» Liste des tâches
a. Répondez à ces questions d'après le passage source :
(i) Selon le passage, à quel « axe » appartient le gouvernement Hamas ?
(ii) Où Abbas a-t-il été convoqué par la cabale des milliardaires ?
(iii) Dans quelle ville Abbas s'est-il envolé pour rencontrer Mechaal ?
b. Relevez toutes les personnes nommées dans le passage source.
c. Prolongez le passage sur le dialogue avec Abbas et le Hamas, en reprenant après sa dernière phrase.

Dialogue ? Avec qui ? Inutile de
parler avec Mahmoud Abbas, car il est incapable d’imposer sa
volonté aux Palestiniens. Il n’est pas un second Arafat. Il
n’a aucun pouvoir. Et il ne nous est pas possible de parler
avec le gouvernement Hamas, car celui-ci appartient à l’
« axe du mal » de Bush. Alors, que voulez-vous, ma
chère Condy ?
Tsipi Livni, la nouvelle copine de Condi, va
plus loin : quand Abbas a été convoqué par la cabale des
milliardaires à Davos, elle l’a publiquement prévenu de ne
pas chercher un « compromis avec les terroristes ».
Une mise en garde qui tombe à pic. Désespérant de devenir un
interlocuteur palestinien crédible, Abbas s’est envolé pour
Damas afin d’y rencontrer Mechaal. Il a ainsi, par là même,
reconnu que rien ne peut être fait sans le dirigeant du Hamas,
qui est devenu une sorte de super-président palestinien.
Livni a immédiatement senti le danger et elle
s’est empressée de torpiller la mission. Il n’y aura pas de
dialogue avec un gouvernement palestinien d’union, tout comme
il n’y a pas de dialogue avec Abbas ou avec le Hamas.

» Bloc de données
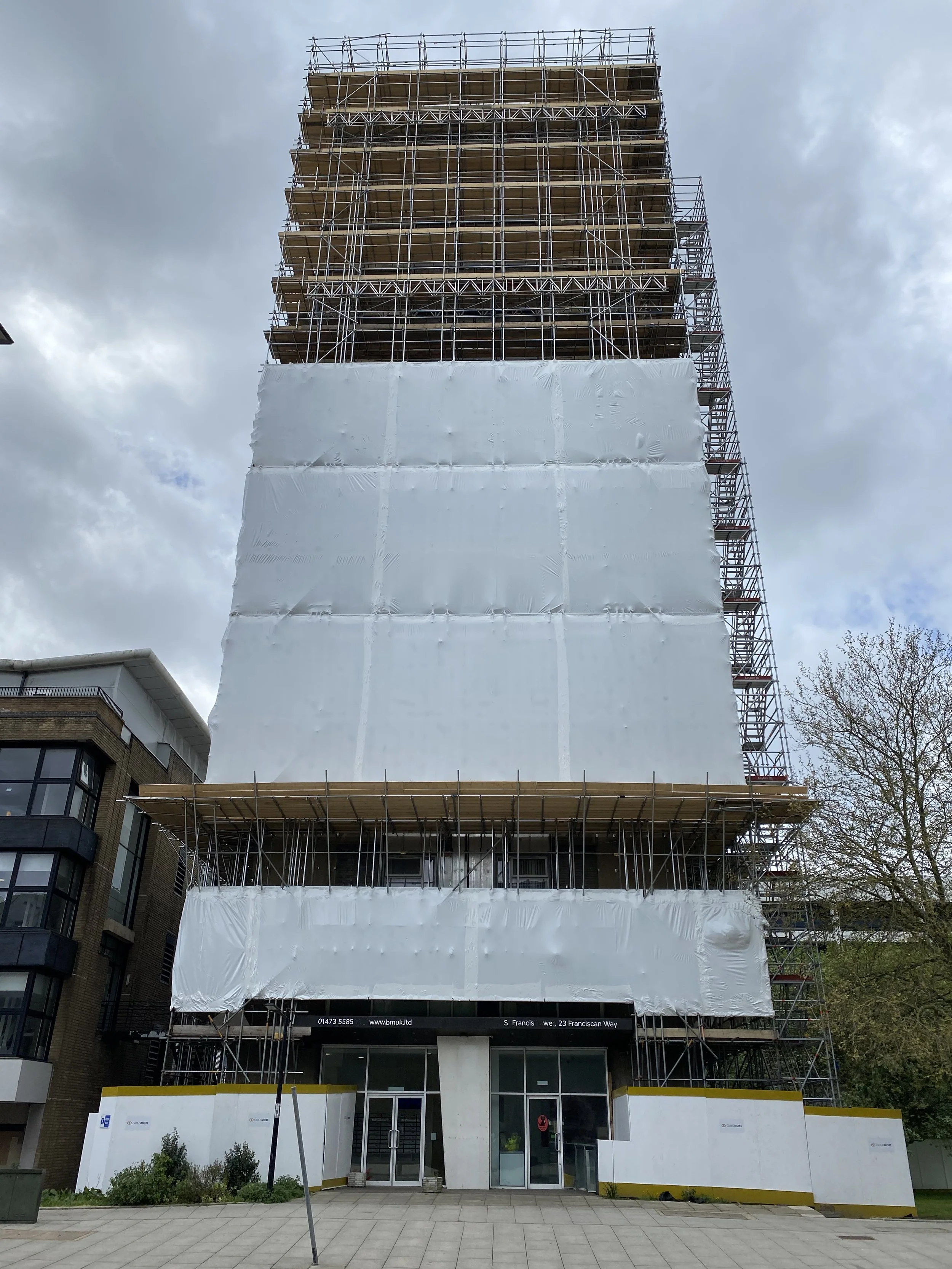 A tall building under construction covered in scaffolding, with white protective wrap on part of the structure, and an entrance below with glass doors.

» Réponses par tâche
a.
(i) À l'« axe du mal » de Bush.
(ii) À Davos.
(iii) À Damas.

b.
Mahmoud Abbas
Arafat
Bush
Condi (aussi écrit « Condy »)
Tsipi Livni
Mechaal

c.
D’accord, Condy chérie ?
SI ON VEUT voir ce qu’est l’expression de la
joie, il suffit de regarder chaque soir à la télévision les
visages des correspondants israéliens qui relatent ce qui se
passe au Liban.
Quel bonheur ! Les « Chrétiens et
les Sunnites » attaquent des étudiants chiites à
l’université arabe de Beyrouth et les tuent ! A tout
moment, une nouvelle guerre civile peut se déclencher !
Regardez, une étudiante sunnite interviewée à la télévision
dit que « Nasrallah est pire qu’Olmert ! »
Regardez-la encore ! Et encore ! Et encore !
« Quand deux personnes se disputent, la
troisième rit », dit le proberbe. Quand un Arabe frappe
un Arabe - que ce soit à Bagdad, à Gaza ou à Beyrouth - le
gouvernement d’Israël et ses commentateurs dans les médias
jubilent. C’est un thème dominant en Israël depuis la
fondation de l’Etat, et même avant : quand des Arabes se
battent entre eux, c’est bon pour nous.
En guerre, cela a un sens. Une rupture entre vos
ennemis est un cadeau pour vous. Pendant la Première Guerre
mondiale, l’état-major général allemand a renvoyé Lénine
en Russie dans le fameux wagon blindé en espérant créer une
rupture entre la Russie et ses alliés britannique et français.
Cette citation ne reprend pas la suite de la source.